Work to do = Transcribe each record exactly. Include every one.

----

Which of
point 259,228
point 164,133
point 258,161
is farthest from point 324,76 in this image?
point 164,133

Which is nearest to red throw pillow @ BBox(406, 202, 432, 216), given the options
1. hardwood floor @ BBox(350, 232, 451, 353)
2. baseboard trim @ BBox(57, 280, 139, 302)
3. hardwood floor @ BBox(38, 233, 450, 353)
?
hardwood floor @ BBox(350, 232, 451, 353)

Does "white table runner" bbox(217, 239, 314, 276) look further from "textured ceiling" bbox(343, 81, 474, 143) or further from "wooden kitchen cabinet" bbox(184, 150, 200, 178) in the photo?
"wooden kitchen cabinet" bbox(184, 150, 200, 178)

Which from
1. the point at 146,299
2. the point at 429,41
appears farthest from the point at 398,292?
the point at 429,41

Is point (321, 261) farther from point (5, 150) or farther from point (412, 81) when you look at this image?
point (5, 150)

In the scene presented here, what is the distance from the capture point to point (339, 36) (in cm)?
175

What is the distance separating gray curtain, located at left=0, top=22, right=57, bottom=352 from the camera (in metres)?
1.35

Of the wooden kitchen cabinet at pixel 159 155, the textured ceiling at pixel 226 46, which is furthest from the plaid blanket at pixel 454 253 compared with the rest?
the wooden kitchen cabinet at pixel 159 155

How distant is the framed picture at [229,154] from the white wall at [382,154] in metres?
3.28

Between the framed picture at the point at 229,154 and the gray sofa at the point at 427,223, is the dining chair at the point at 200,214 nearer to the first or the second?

----

Problem solution =
Which of
point 259,228
point 164,133
point 258,161
is farthest from point 324,76 in this image?
point 164,133

Which is nearest to red throw pillow @ BBox(406, 202, 432, 216), given the options
1. hardwood floor @ BBox(350, 232, 451, 353)
2. baseboard trim @ BBox(57, 280, 139, 302)
3. hardwood floor @ BBox(38, 233, 450, 353)
?
hardwood floor @ BBox(350, 232, 451, 353)

Does "white table runner" bbox(217, 239, 314, 276) look further from "textured ceiling" bbox(343, 81, 474, 143) or further from "wooden kitchen cabinet" bbox(184, 150, 200, 178) in the photo?
"wooden kitchen cabinet" bbox(184, 150, 200, 178)

Which from
1. the point at 146,299
2. the point at 429,41
appears farthest from the point at 398,292?
the point at 429,41

Is point (321, 261) farther from point (5, 150) or farther from point (412, 81) when you look at this image?
point (5, 150)

In the scene presented here, what is the distance from the capture point to point (339, 36) (in cm)?
175

What is the distance separating gray curtain, located at left=0, top=22, right=57, bottom=352 from the camera (in metres)?
1.35

Of the wooden kitchen cabinet at pixel 159 155, the textured ceiling at pixel 226 46, which is furthest from the plaid blanket at pixel 454 253 compared with the rest?
the wooden kitchen cabinet at pixel 159 155

How distant is the framed picture at [229,154] from the white wall at [382,154] in metres?
3.28

Between the framed picture at the point at 229,154 and the gray sofa at the point at 427,223, is the dining chair at the point at 200,214 nearer to the first or the second?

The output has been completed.